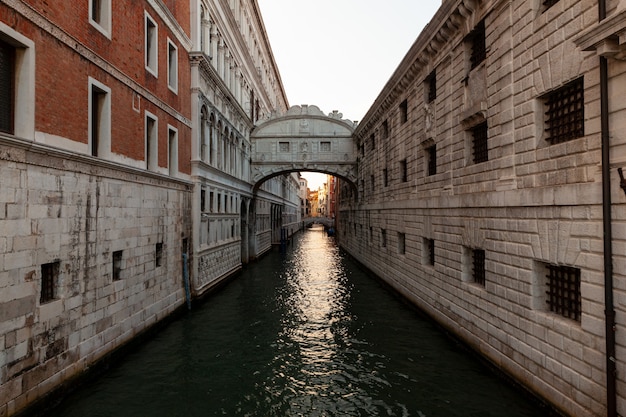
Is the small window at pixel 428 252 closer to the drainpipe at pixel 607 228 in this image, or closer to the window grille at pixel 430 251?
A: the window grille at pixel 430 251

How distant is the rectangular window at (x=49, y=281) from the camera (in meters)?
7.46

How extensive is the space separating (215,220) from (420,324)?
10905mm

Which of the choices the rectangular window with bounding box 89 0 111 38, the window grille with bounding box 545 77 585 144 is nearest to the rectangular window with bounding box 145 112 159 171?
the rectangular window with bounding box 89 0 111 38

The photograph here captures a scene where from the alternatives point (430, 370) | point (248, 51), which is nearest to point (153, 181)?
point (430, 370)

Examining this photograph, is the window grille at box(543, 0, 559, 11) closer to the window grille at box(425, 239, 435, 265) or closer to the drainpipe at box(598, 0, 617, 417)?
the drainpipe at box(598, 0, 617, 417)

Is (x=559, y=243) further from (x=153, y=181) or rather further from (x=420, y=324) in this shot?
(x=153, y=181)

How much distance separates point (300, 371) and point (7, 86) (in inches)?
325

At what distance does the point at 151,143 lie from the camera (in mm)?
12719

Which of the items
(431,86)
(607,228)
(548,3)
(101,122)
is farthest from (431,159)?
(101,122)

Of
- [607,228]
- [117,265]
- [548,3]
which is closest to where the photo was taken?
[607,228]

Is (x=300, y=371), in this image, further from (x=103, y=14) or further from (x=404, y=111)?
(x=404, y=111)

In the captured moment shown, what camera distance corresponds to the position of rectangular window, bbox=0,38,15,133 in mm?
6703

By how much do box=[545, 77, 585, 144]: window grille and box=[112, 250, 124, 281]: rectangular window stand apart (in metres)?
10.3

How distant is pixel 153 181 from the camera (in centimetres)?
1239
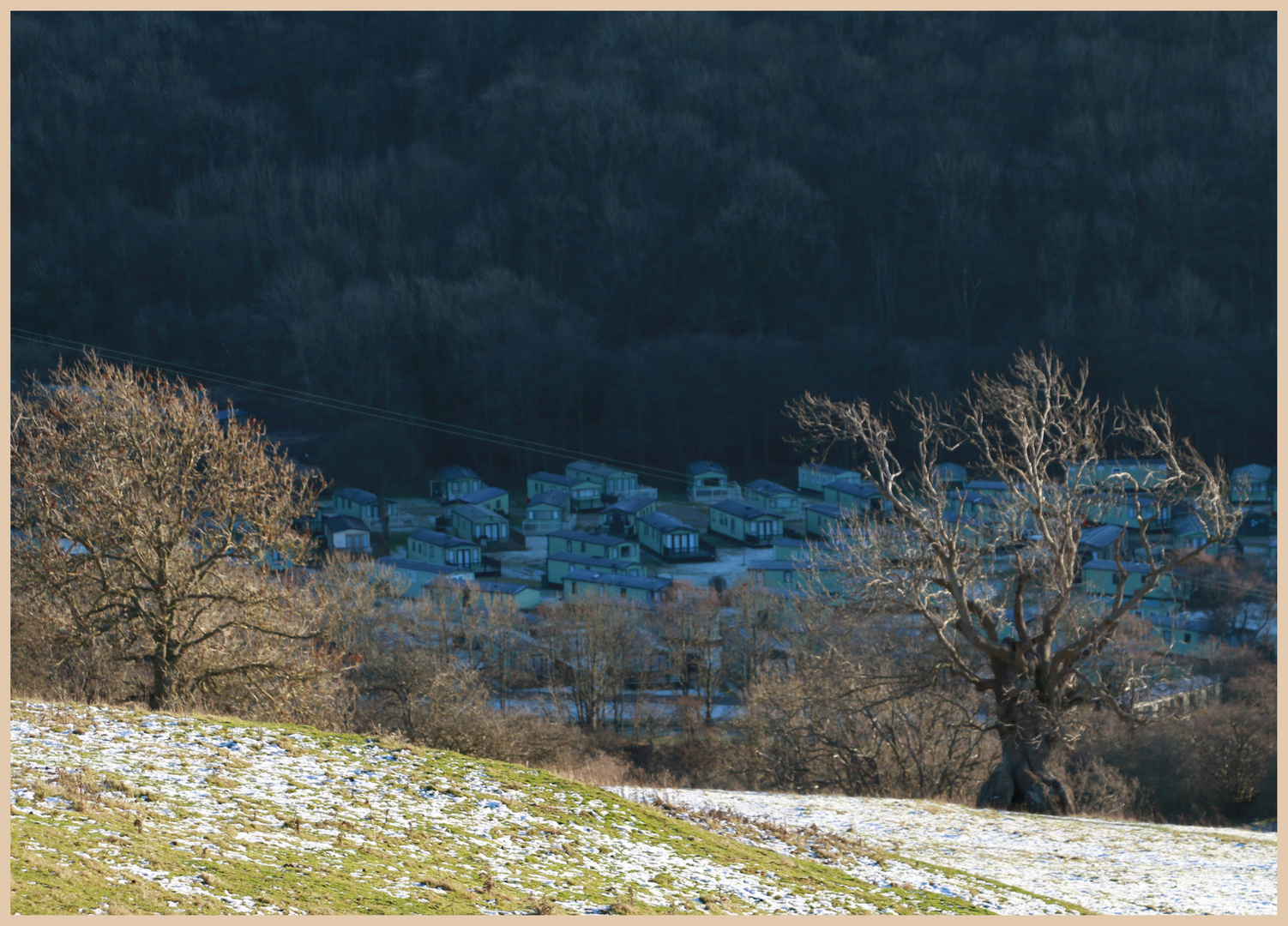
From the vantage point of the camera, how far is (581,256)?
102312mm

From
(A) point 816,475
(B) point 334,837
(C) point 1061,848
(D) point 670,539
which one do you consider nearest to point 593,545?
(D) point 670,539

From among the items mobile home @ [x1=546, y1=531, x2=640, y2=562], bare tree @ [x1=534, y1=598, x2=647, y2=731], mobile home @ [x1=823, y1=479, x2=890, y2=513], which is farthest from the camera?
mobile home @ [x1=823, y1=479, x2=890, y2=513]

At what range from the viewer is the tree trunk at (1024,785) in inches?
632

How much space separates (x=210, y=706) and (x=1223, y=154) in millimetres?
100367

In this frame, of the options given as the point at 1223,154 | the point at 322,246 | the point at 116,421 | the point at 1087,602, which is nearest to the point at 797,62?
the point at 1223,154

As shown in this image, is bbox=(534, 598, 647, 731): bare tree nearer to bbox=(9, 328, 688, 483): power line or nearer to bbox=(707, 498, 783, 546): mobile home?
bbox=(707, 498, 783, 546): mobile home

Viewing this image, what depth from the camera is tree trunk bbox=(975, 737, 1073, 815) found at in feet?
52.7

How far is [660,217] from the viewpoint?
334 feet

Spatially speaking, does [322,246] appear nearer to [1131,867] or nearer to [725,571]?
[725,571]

# # #

Copy all of the records above line for line, leaving out the pictures.

Is the small window at pixel 428 252 closer to the drainpipe at pixel 607 228 in this image, or closer to the window grille at pixel 430 251?
A: the window grille at pixel 430 251

How distant is the rectangular window at (x=49, y=281) from the camera (in meters)?
7.46

How extensive is the space separating (215,220) from (420,324)?
10905mm

Which of the choices the rectangular window with bounding box 89 0 111 38, the window grille with bounding box 545 77 585 144 is nearest to the rectangular window with bounding box 145 112 159 171?
the rectangular window with bounding box 89 0 111 38

The photograph here captures a scene where from the alternatives point (430, 370) | point (248, 51), which is nearest to point (153, 181)?
point (430, 370)

Examining this photograph, is the window grille at box(543, 0, 559, 11) closer to the window grille at box(425, 239, 435, 265) or closer to the drainpipe at box(598, 0, 617, 417)?
the drainpipe at box(598, 0, 617, 417)

Is (x=559, y=243) further from (x=153, y=181) or rather further from (x=420, y=324) in this shot?
(x=153, y=181)

How much distance separates point (300, 371) and point (7, 86) (in inches)?
325

At what distance does the point at 151,143 lie from the camera (in mm)?
12719

Which of the items
(431,86)
(607,228)
(548,3)
(101,122)
is farthest from (431,159)?
(101,122)

Of
- [607,228]
- [117,265]
- [548,3]
which is closest to where the photo was taken?
[607,228]

Is (x=300, y=371), in this image, further from (x=103, y=14) or further from (x=404, y=111)?
(x=404, y=111)

In the captured moment shown, what camera distance corresponds to the position of rectangular window, bbox=0,38,15,133 in mm?
6703

By how much do box=[545, 77, 585, 144]: window grille and box=[112, 250, 124, 281]: rectangular window stand apart (in metres)?
10.3

How distant is pixel 153 181 from the camera (in centimetres)?
1239
From the vantage point of the camera, how far is (581,256)?
102312mm

From
(A) point 816,475
(B) point 334,837
(C) point 1061,848
(D) point 670,539
which one do you consider nearest to point 593,545?
(D) point 670,539

From among the items mobile home @ [x1=546, y1=531, x2=640, y2=562], bare tree @ [x1=534, y1=598, x2=647, y2=731], mobile home @ [x1=823, y1=479, x2=890, y2=513], which is farthest from the camera?
mobile home @ [x1=823, y1=479, x2=890, y2=513]

At what range from the viewer is the tree trunk at (1024,785) in inches?
632

How much space separates (x=210, y=706) and (x=1223, y=154) in millimetres?
100367

In this frame, of the options given as the point at 1223,154 | the point at 322,246 | the point at 116,421 | the point at 1087,602, which is nearest to the point at 797,62?
the point at 1223,154

As shown in this image, is bbox=(534, 598, 647, 731): bare tree nearer to bbox=(9, 328, 688, 483): power line or nearer to bbox=(707, 498, 783, 546): mobile home?
bbox=(707, 498, 783, 546): mobile home

Viewing this image, what depth from the camera is tree trunk bbox=(975, 737, 1073, 815) found at in feet?
52.7

How far is [660,217] from the viewpoint?
334 feet

Spatially speaking, does [322,246] appear nearer to [1131,867] or nearer to [725,571]?
[725,571]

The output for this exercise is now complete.